Teaching in Middle School part 2


I asked my friend, Puleng to share her experience teaching in South Korea so far. You could say it’s too early in the day to ask perspectives, but I think when you get used to something i.e. teaching for a while, your comparisons clouds over a little or changes. So while we’re still in the stages where those comparisons can be made, I present to you part two of the series ‘Teaching in Middle School’ from Puleng’s perspective.

Puleng’s Perspective 


“Congratulations! You’ve been placed in a middle school!” So really, what were your first thoughts when you saw that placement certificate at the EPIK orientation?

They say that you should “expect the unexpected” when it comes to such things, especially if it is a new experience. What threw me off when I received the placement was that during the orientation, they covered all of us in one blanket- being elementary school. Talk about being caught off guard.

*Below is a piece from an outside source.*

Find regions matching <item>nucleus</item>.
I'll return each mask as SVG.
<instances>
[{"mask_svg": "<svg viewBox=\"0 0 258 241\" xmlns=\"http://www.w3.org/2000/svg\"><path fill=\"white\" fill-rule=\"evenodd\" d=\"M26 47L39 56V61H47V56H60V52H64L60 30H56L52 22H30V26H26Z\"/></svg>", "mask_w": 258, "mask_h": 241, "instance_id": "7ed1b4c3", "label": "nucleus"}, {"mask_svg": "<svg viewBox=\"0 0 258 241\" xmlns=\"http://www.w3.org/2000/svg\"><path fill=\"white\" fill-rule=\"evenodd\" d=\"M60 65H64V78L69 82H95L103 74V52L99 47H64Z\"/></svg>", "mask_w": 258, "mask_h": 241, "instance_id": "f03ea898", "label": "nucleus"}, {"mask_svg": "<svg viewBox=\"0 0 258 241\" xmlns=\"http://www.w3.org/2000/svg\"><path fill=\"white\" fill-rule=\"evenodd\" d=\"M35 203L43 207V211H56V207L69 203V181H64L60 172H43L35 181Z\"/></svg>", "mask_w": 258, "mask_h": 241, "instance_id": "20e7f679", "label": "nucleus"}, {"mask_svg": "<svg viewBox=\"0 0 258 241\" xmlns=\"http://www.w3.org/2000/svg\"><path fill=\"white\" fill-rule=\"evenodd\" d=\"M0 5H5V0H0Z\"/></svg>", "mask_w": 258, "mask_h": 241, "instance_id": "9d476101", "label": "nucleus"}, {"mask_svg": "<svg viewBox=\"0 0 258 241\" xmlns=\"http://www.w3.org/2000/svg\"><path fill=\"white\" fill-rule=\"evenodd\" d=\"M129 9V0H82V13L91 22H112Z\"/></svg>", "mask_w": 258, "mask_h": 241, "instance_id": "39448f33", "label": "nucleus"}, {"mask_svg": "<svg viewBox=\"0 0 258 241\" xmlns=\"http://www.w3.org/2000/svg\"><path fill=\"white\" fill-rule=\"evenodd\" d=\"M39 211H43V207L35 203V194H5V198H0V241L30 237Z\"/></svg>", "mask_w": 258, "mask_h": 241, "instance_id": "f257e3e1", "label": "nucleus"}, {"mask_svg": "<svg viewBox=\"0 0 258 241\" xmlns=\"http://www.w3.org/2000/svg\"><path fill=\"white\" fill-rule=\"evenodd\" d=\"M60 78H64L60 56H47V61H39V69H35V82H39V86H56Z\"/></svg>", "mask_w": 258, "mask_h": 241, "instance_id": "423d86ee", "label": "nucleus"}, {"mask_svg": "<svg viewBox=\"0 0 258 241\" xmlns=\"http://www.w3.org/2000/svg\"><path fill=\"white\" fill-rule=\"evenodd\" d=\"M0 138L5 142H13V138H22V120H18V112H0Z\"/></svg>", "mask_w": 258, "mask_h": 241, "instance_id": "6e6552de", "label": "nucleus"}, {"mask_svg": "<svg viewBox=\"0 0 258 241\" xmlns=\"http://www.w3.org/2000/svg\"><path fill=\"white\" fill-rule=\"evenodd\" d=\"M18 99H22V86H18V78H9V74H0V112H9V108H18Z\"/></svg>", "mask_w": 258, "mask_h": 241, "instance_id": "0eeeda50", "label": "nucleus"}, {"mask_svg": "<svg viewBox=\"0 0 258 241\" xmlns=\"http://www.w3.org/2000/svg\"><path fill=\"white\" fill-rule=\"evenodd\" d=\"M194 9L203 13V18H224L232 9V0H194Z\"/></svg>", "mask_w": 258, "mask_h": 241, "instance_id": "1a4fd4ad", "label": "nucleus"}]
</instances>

Nonetheless, my first thoughts were “OH NO” ,how will I interact or deal with the school work when all I had in my mind, and from the information we received during orientation, was elementary school? So there I was panicking for a moment, trying to un-condition myself out of the elementary school information we had received, thinking that the kids might be a tad bit unruly, not be small enough to enjoy games, animation and singing along to songs. I was ready to take on the challenge though because the GET I replaced had contacted me before EPIK told me where I will be going even though she did not divulge much.

In spite of that, I convinced myself that middle school children surely know English by now, they should be able to have a small conversation with me and I will just be taking the back seat during lessons, they have gone through the foundation phases and have been exposed to the language and a GET. Therefore, my thoughts were that I will be smooth-sailing through all of this. That was when I started to realize that I sold myself some dreams. Little did I know…

I have learned my lesson; that do not assume people know what you think they should know. Test the waters first and find what works. That the easiest concept to you might make zero sense to the next person, trust me. Why is English so much fun? “All the faith he had had had had no effect on the outcome of his life”- because that sentence makes perfect sense right?

Q: If you can compare your current teaching life to your previous teaching life back home (or in another country), how does it differ/resemble what you’re experiencing now?

 A: Having a vast difference of teaching in two different countries is something inevitable. With the most challenging thing being the language, Korean is a language I had never had heard prior to coming to Korea so that on its own limits how much I can say to the students with them actually  comprehending it. The advantage of having students who speak one language is that the translation process from the co-teacher is quick and smooth; no misunderstandings whatsoever. Secondly, the children here come from a homogeneous culture- which I personally feel is easier to deal with and discipline, whereas in South Africa it is numerous cultures in one classroom so it is challenging on so many levels. In addition, even if the students misbehave, it’s nothing traumatizing or as uncouth as compared to the students I have taught back home (maybe it’s still early days but I can only hope that this is what it is).

As it’s a developed country, there is definitely a handful of resources within the teachers’ and students’ reach- elementary and middle schooling is free so it is impressive that the standard of resources and education remains high, whereas in a developing country like SA, quality resources in education are scarce and are for the wealthy and privileged- which happens to be the minority, unfortunately. I was so overwhelmed at how everything is conducive for learning and teaching.

Being a GET is not as intense as being a “normal teacher”, so that does relieve the pressure a bit. The expectations for a GET aren’t a matter of life and death as they are for the regular teacher.

Lastly, the school hours and calendar days are really lengthy; school starts late and ends later than it does back home.

Teaching in different countries and environments is an experience that is truly worth the trouble and rigorous administration. Currently, it has not been a breeze on the daily but it has definitely been worthwhile. As much as some children will really test your character and become out of hand, the cooperative and eager ones outnumber them by far.